• **Given exercise**: The records below must be retyped exactly.

• **Dataset content**:
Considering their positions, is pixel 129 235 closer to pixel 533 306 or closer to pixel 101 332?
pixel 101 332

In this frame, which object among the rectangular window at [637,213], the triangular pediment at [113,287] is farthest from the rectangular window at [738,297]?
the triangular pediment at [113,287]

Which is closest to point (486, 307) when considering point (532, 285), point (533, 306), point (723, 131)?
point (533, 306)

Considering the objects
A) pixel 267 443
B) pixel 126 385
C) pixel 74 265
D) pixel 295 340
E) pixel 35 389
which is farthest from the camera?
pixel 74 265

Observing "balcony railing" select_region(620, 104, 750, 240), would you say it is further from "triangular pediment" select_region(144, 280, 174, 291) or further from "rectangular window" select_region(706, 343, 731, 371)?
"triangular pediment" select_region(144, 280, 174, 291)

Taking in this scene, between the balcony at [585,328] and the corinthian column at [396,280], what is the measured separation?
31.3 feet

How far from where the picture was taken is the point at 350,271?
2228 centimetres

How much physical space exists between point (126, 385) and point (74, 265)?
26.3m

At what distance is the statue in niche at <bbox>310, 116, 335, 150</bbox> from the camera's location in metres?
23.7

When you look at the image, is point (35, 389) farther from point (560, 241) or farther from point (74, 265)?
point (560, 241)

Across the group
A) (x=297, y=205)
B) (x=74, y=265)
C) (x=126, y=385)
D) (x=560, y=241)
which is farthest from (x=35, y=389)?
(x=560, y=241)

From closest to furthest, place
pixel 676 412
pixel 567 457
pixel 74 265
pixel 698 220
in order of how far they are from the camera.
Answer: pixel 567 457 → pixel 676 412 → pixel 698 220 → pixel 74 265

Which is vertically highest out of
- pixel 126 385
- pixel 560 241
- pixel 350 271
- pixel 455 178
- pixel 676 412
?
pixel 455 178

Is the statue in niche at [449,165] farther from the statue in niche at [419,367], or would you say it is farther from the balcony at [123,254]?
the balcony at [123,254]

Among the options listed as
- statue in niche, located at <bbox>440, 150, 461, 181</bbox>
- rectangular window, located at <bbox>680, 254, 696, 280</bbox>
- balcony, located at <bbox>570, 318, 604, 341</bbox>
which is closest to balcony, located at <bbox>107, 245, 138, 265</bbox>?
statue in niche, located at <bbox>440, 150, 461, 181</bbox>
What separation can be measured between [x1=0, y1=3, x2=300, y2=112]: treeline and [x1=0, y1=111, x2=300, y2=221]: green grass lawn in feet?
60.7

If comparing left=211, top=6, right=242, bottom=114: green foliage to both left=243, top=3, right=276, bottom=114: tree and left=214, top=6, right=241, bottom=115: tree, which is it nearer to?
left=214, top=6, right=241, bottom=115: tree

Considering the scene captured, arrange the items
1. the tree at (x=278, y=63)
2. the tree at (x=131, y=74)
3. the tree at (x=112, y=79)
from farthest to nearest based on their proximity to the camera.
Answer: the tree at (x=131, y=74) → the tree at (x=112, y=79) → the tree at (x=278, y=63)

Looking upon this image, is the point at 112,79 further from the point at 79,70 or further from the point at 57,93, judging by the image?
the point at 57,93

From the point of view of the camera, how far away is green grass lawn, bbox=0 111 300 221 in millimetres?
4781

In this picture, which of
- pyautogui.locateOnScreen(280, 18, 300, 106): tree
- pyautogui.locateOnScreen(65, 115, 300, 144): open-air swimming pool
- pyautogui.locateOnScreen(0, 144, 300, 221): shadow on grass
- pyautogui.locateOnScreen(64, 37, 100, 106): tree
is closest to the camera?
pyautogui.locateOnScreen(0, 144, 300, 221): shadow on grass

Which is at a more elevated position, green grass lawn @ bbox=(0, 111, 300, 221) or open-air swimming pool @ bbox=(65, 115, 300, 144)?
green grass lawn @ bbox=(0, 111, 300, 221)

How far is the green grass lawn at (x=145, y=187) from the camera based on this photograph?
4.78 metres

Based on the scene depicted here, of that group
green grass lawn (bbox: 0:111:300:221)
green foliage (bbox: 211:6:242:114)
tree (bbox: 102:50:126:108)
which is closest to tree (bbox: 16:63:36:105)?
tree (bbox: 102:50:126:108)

• **Exercise output**:
Considering their positions, is pixel 129 235 closer to pixel 533 306 or closer to pixel 101 332?
pixel 101 332

In this frame, which object among the rectangular window at [637,213], the triangular pediment at [113,287] is farthest from the rectangular window at [738,297]?
the triangular pediment at [113,287]

Which is closest to point (486, 307) when considering point (532, 285), point (533, 306), point (723, 131)?
point (533, 306)

Considering the objects
A) pixel 267 443
B) pixel 126 385
C) pixel 74 265
D) pixel 295 340
E) pixel 35 389
which is farthest from the camera?
pixel 74 265

Observing "balcony railing" select_region(620, 104, 750, 240), would you say it is further from "triangular pediment" select_region(144, 280, 174, 291) or further from "rectangular window" select_region(706, 343, 731, 371)?
"triangular pediment" select_region(144, 280, 174, 291)

Taking in this scene, between the balcony at [585,328] and the corinthian column at [396,280], what is the measured separation?
31.3 feet

How far from where the picture was taken is the point at 350,271?
2228 centimetres

How much physical space exists between point (126, 385) and point (74, 265)?
26.3m

At what distance is the statue in niche at <bbox>310, 116, 335, 150</bbox> from the camera's location in metres?
23.7

When you look at the image, is point (35, 389) farther from point (560, 241) or farther from point (74, 265)?
point (560, 241)

Across the group
A) (x=297, y=205)
B) (x=74, y=265)
C) (x=126, y=385)
D) (x=560, y=241)
which is farthest from (x=35, y=389)?
(x=560, y=241)

From closest to furthest, place
pixel 676 412
pixel 567 457
pixel 74 265
pixel 698 220
in order of how far they are from the camera.
Answer: pixel 567 457 → pixel 676 412 → pixel 698 220 → pixel 74 265

Which is vertically highest out of
- pixel 126 385
- pixel 560 241
- pixel 350 271
- pixel 455 178
- pixel 676 412
?
pixel 455 178

Is the statue in niche at [449,165] farther from the statue in niche at [419,367], or would you say it is farther from the balcony at [123,254]?
the balcony at [123,254]

Among the options listed as
- statue in niche, located at <bbox>440, 150, 461, 181</bbox>
- rectangular window, located at <bbox>680, 254, 696, 280</bbox>
- balcony, located at <bbox>570, 318, 604, 341</bbox>
which is closest to balcony, located at <bbox>107, 245, 138, 265</bbox>?
statue in niche, located at <bbox>440, 150, 461, 181</bbox>
What separation can be measured between [x1=0, y1=3, x2=300, y2=112]: treeline and [x1=0, y1=111, x2=300, y2=221]: green grass lawn in feet?
60.7

If comparing left=211, top=6, right=242, bottom=114: green foliage to both left=243, top=3, right=276, bottom=114: tree and left=214, top=6, right=241, bottom=115: tree, which is it nearer to?
left=214, top=6, right=241, bottom=115: tree

Considering the scene captured, arrange the items
1. the tree at (x=278, y=63)
2. the tree at (x=131, y=74)
3. the tree at (x=112, y=79)
from farthest to nearest based on their proximity to the camera.
Answer: the tree at (x=131, y=74) → the tree at (x=112, y=79) → the tree at (x=278, y=63)

Looking upon this image, is the point at 112,79 further from the point at 79,70 or further from the point at 57,93, judging by the image?
the point at 57,93

From the point of view of the camera, how far away is green grass lawn, bbox=0 111 300 221 in millimetres?
4781

In this picture, which of
- pyautogui.locateOnScreen(280, 18, 300, 106): tree
- pyautogui.locateOnScreen(65, 115, 300, 144): open-air swimming pool
- pyautogui.locateOnScreen(0, 144, 300, 221): shadow on grass
- pyautogui.locateOnScreen(64, 37, 100, 106): tree
is closest to the camera?
pyautogui.locateOnScreen(0, 144, 300, 221): shadow on grass

Which is at a more elevated position, green grass lawn @ bbox=(0, 111, 300, 221) or open-air swimming pool @ bbox=(65, 115, 300, 144)?
green grass lawn @ bbox=(0, 111, 300, 221)

How far is the green grass lawn at (x=145, y=187) from the camera based on this photograph?
4.78 metres

Based on the scene depicted here, of that group
green grass lawn (bbox: 0:111:300:221)
green foliage (bbox: 211:6:242:114)
tree (bbox: 102:50:126:108)
which is closest to tree (bbox: 16:63:36:105)?
tree (bbox: 102:50:126:108)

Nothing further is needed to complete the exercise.